### What you need to do
Copy the items below word for word, from the line containing "From this vantage" through the end of the items, including that first line. Leave out the pictures.

━━ Dataset rows

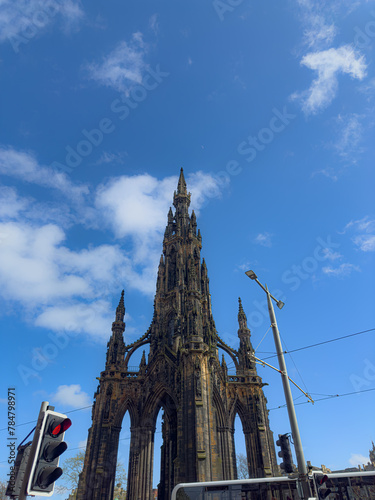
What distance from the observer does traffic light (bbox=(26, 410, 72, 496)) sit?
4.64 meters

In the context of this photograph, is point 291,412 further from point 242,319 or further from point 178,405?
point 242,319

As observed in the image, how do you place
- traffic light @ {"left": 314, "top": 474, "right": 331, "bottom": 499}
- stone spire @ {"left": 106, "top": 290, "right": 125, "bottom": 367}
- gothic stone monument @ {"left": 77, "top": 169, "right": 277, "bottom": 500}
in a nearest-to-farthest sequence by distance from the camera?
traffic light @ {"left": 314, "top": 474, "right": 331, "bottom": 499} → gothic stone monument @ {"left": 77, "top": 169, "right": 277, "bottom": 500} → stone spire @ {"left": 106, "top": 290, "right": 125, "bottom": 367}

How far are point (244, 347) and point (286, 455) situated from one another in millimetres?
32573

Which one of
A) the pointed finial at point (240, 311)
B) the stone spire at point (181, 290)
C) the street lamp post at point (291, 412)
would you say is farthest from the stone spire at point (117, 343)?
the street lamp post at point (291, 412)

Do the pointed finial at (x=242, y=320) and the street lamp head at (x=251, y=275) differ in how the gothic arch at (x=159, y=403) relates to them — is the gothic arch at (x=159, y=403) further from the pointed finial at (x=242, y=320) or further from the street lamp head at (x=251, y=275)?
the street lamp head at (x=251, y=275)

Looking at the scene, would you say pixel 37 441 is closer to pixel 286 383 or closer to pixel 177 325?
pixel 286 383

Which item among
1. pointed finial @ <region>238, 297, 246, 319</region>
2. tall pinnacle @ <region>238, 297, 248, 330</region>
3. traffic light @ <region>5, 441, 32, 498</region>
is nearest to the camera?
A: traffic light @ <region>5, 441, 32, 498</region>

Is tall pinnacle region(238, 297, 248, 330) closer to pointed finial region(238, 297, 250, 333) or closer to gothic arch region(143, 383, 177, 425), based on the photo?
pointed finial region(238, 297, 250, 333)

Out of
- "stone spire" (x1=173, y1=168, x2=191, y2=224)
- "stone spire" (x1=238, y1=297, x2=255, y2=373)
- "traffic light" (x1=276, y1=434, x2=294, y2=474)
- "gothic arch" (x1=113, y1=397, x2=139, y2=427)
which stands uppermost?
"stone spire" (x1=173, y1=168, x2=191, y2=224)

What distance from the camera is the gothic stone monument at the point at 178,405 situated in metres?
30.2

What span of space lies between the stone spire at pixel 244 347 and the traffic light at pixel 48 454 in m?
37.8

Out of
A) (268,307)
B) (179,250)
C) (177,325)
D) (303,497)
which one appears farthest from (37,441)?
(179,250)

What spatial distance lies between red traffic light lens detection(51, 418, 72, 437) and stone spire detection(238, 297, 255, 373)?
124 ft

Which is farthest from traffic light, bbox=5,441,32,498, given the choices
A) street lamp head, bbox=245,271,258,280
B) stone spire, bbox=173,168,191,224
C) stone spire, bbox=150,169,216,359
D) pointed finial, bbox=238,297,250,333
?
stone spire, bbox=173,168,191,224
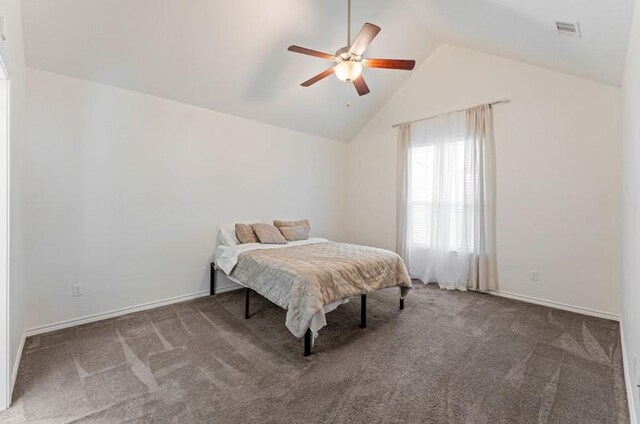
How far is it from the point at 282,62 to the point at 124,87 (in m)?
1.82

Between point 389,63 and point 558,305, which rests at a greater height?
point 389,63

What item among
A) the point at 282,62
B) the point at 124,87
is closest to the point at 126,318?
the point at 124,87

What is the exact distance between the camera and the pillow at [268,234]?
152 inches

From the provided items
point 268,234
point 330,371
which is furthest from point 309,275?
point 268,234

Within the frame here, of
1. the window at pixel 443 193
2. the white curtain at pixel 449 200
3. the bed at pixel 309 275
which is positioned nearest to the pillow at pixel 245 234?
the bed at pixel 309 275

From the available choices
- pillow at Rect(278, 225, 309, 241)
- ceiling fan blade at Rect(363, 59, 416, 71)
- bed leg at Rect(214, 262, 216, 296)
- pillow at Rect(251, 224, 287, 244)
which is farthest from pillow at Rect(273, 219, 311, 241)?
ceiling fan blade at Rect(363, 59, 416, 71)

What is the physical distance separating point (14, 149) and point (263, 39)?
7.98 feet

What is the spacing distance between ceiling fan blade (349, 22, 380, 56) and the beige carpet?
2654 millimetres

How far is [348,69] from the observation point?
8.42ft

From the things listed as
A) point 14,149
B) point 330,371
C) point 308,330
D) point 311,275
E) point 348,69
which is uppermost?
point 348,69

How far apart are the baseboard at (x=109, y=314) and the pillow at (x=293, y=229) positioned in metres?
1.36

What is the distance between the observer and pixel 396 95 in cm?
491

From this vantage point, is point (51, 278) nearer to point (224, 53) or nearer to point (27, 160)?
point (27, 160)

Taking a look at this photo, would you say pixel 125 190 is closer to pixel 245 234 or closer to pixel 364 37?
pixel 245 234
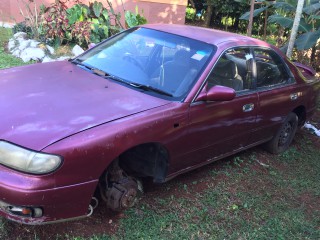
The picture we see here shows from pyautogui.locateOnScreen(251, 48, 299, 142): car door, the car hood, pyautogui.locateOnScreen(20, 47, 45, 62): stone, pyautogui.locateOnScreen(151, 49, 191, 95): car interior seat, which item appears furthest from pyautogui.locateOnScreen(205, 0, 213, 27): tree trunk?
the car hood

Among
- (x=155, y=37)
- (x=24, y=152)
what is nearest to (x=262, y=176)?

━━━━

### Correct response
From this vantage point, is point (51, 278) nearer to point (224, 53) or nearer to point (27, 160)?
point (27, 160)

Taking a look at this photo, would you say pixel 125 190 is closer to pixel 245 234 or closer to pixel 364 37?
pixel 245 234
The picture we see here shows from pyautogui.locateOnScreen(251, 48, 299, 142): car door, the car hood, pyautogui.locateOnScreen(20, 47, 45, 62): stone, pyautogui.locateOnScreen(151, 49, 191, 95): car interior seat, which item appears furthest from pyautogui.locateOnScreen(205, 0, 213, 27): tree trunk?
the car hood

Among
- (x=155, y=37)
- (x=24, y=152)
what is nearest to (x=262, y=176)?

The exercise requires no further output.